Once I had a solid grasp on how mechanical clocks work, I was able to write a script to convey this information in a succinct way. Here you can see an early script for this animation.
Once the script is approved I move on to creating my storyboards. For most projects my story boards are hand drawn sketches of the scene but for this project I had an actual physical model on which I was basing the animation, so I used photos of the model to create the storyboards. The storyboards help to plan out what shots are needed and how the action will occur in time with the script.
The animatic is essentially the storyboards set to time. Setting the still storyboard images to time and adding in some rough animation helps to set the pacing of the piece. For a more complex scene involving several characters, dialogue, and lots of action this also helps to block out exactly how the scene will flow; if you can’t visualize how a scene is going to work in this phase you’re going to have a difficult time creating the actual animation. I also recorded the voice-over narration at this time as the pace at which the narration is read can greatly change the feel of the animation.
Through several versions of the animatic I found where certain aspects of the clock's workings needed to be better highlighted and parts which were unimportant to the scope of this animation. I re-recorded narration as necessary to fix pacing issues or add in extra detail that was missing from the original recordings. As animatic was finalized I finished off the audio with some post-processing to make it sound as good as possible.

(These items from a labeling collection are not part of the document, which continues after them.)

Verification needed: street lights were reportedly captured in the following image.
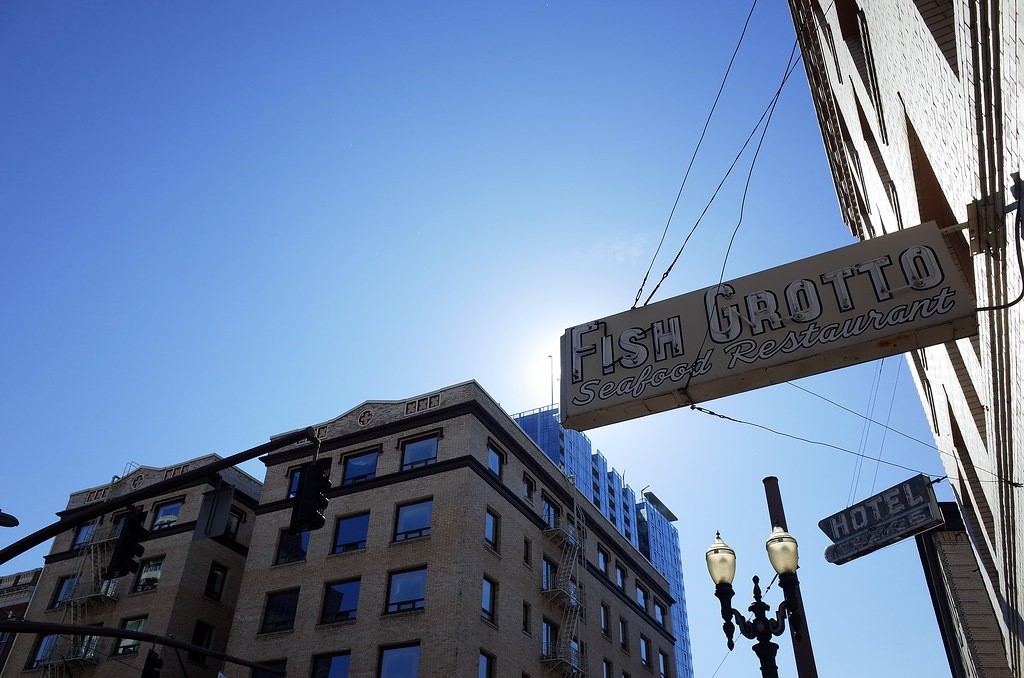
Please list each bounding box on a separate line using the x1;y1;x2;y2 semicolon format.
705;521;802;678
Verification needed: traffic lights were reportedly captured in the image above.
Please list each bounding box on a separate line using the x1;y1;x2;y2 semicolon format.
101;510;151;582
289;460;332;531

Now that I knew all of the actions the clock needed to be able to do in the animation, I was able to model it. I used Autodesk 3Ds Max to model the clock. I based the model on the real-world measurements of the Da Vinci Academy clock model.
I imported the clock model to Autodesk Maya as I prefer it to 3Ds Max for animation purposes. Using the animatic as a guide, I created the basic animation of the clock and the actions the model takes over the course of the animation. This included creating an exploded view of the clock, making parts of the clock transparent for better visibility its workings, highlighting elements of the model to indicate a part when it was referenced by the narration, and the basic running of the clock. Parts were made transparent by animating the opacity and specularity channels of their textures; I highlighted objects by animating their color channel.

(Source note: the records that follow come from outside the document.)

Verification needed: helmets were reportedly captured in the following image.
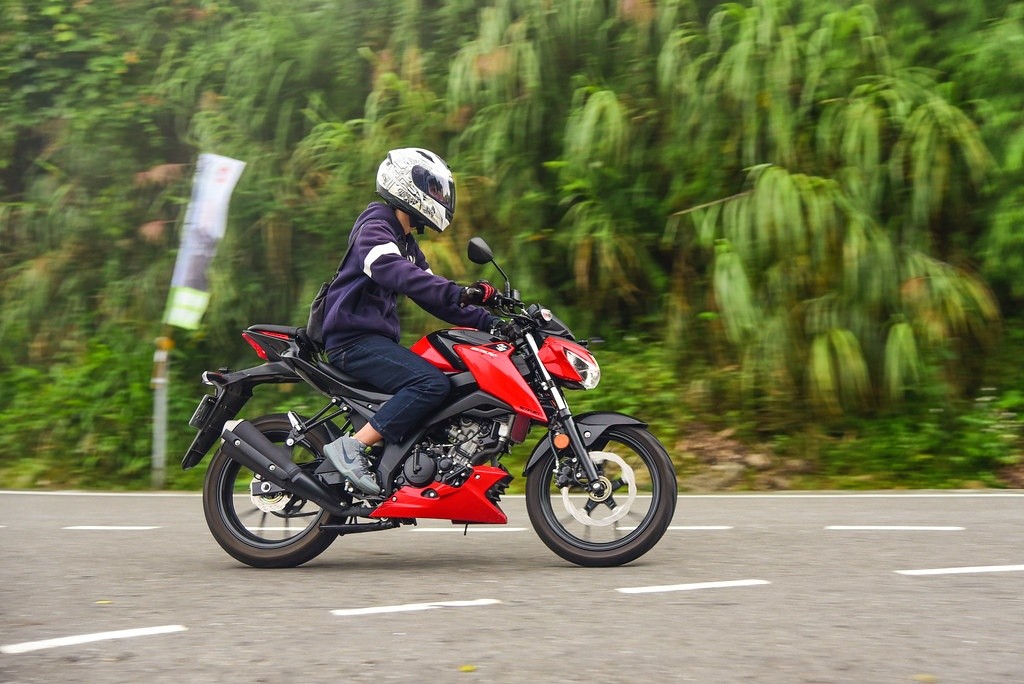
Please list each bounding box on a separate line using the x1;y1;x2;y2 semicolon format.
374;145;457;234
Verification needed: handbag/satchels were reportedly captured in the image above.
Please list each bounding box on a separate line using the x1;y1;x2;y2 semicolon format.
305;280;329;348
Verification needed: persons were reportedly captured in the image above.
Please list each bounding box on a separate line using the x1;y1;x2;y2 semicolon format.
306;146;496;498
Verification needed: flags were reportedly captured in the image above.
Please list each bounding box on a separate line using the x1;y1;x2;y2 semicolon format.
160;152;248;332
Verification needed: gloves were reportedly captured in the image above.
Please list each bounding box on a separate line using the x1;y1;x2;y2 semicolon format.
461;280;496;306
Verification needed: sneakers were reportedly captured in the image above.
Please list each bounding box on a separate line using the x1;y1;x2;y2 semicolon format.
322;431;381;496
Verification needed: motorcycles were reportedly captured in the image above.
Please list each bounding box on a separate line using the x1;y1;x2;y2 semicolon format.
182;236;680;569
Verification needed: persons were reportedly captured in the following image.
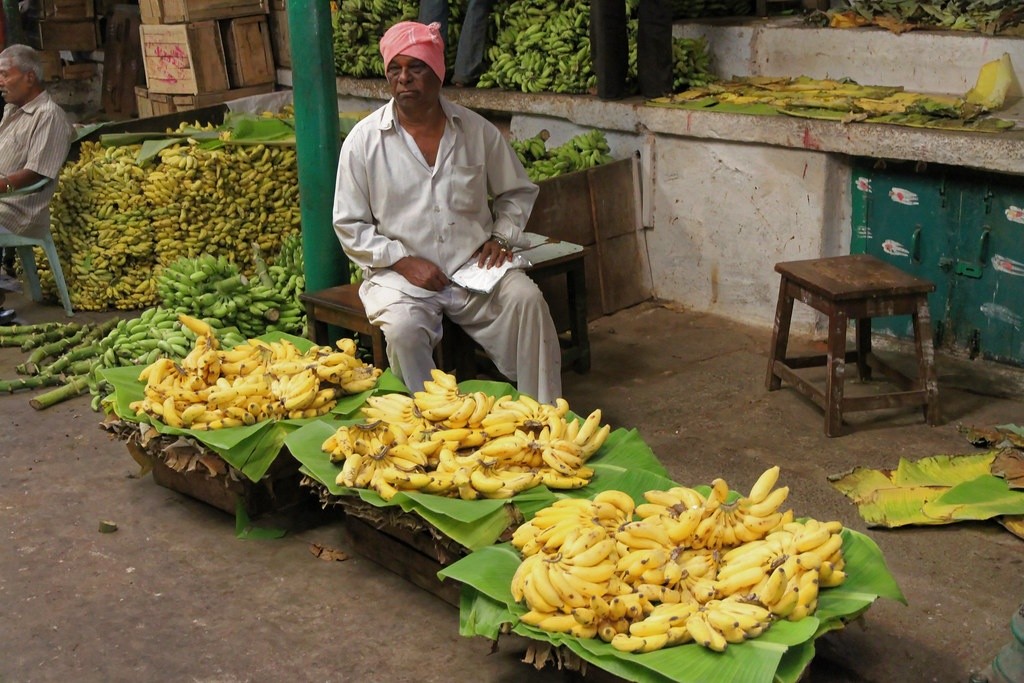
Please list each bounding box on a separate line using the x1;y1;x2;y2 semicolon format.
331;20;564;401
0;44;71;326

A major portion of this kind of animation is camera moves so that the audience can get a better view of of different parts of the model. The later passes of this animation were focused on getting the camera angles and lighting positions so that they could best show the audience how the clock works.
The animation presented here is close to the animation in the final piece.
With the animation complete, I turned my attention back to the model itself. I UV unwrapped the clock model and textured it using Substance Painter. I then exported the textures into Maya and made sure they looked good in the scene; this did require some changes to the scene lighting now that I was using the Arnold rendering engine inside of Maya. I also had to determine a different way to highlight objects in the scene as their color channels now had a mapped texture instead of a solid color as in earlier version of the animation; to solve this problem I animated the emission channel of the objects when I wanted them to be highlighted.
Presented here are the 3D and 2D views of the clock faces as they appear in Substance Painter.
Render Passes and Final Assembly
Once all of the elements of the clock were textured and the scene lighting updated to best capture the new look of the scene I ran some test renders to check what settings needed to be adjusted prior to final rendering. I rendered the final scene using the Arnold renderer in Maya. Each individual frame took from 3 to 5 minutes to render. I also rendered out a separate ambient occlusion pass as the Arnold renderer handles this separately. Once all of my frames were rendered, I composited these passes in After Effects and synced them with the finalized audio to complete the final project..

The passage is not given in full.